YOUR GOAL:
Rename "handbag" as "purse" wherever it occurs in the entries below, and reproduce them with nothing else altered.

[Excerpts of spatial question data]

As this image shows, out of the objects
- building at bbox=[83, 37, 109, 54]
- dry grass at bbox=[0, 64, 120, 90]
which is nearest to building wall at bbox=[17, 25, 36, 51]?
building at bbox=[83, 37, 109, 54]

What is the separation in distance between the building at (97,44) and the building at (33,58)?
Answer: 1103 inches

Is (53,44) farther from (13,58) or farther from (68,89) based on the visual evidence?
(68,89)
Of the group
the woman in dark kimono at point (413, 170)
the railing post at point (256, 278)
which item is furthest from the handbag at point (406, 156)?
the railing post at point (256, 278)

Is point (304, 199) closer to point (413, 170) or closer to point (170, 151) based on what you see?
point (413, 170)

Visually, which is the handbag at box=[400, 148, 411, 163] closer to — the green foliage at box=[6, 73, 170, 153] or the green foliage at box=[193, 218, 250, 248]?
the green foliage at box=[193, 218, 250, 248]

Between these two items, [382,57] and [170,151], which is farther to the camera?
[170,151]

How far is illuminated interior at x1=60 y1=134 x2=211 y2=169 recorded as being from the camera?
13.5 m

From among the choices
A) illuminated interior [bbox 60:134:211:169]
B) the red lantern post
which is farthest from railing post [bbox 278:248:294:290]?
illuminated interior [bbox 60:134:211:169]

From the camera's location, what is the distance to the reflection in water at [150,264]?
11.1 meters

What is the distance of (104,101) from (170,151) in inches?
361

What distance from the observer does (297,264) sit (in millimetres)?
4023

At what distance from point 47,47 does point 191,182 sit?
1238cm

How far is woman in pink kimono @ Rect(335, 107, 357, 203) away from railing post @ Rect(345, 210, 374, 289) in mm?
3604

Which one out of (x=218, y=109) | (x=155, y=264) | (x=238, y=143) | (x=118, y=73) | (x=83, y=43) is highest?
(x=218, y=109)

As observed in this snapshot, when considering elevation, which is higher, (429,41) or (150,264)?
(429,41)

WRITTEN RESPONSE:
As this image shows, out of the objects
- building at bbox=[83, 37, 109, 54]
- dry grass at bbox=[0, 64, 120, 90]
which is nearest to building wall at bbox=[17, 25, 36, 51]?
building at bbox=[83, 37, 109, 54]

What is the separation in distance between the building at (97,44) and the building at (33,58)?
Answer: 1103 inches

Is (53,44) farther from (13,58) or farther from (68,89) based on the visual evidence?
(68,89)
Of the group
the woman in dark kimono at point (413, 170)
the railing post at point (256, 278)
which item is furthest from the purse at point (406, 156)?
the railing post at point (256, 278)

Is point (304, 199) closer to point (413, 170) or closer to point (170, 151) based on what you see?
point (413, 170)

Visually, which is the purse at box=[400, 148, 411, 163] closer to — the green foliage at box=[6, 73, 170, 153] or the green foliage at box=[193, 218, 250, 248]?
the green foliage at box=[193, 218, 250, 248]

Between these two items, [382,57] and [170,151], which is farther to the camera?
[170,151]

How far is illuminated interior at x1=60 y1=134 x2=211 y2=169 recorded as being from the camera?
13.5 m

From among the choices
A) illuminated interior [bbox 60:134:211:169]
B) the red lantern post
which is farthest from railing post [bbox 278:248:294:290]?
illuminated interior [bbox 60:134:211:169]

From the camera's location, what is the distance to the reflection in water at [150,264]?
11.1 meters

What is the distance of (104,101) from (170,151) in inches?
361

What distance from the observer does (297,264) sit (in millimetres)?
4023

At what distance from point 47,47 does point 191,182 sit?
1238cm

How far is woman in pink kimono @ Rect(335, 107, 357, 203) away from railing post @ Rect(345, 210, 374, 289) in mm?
3604

Which one out of (x=218, y=109) | (x=155, y=264) | (x=238, y=143) | (x=118, y=73) | (x=83, y=43) is highest?
(x=218, y=109)

As observed in this snapshot, when considering elevation, which is higher, (429,41) or (150,264)?
(429,41)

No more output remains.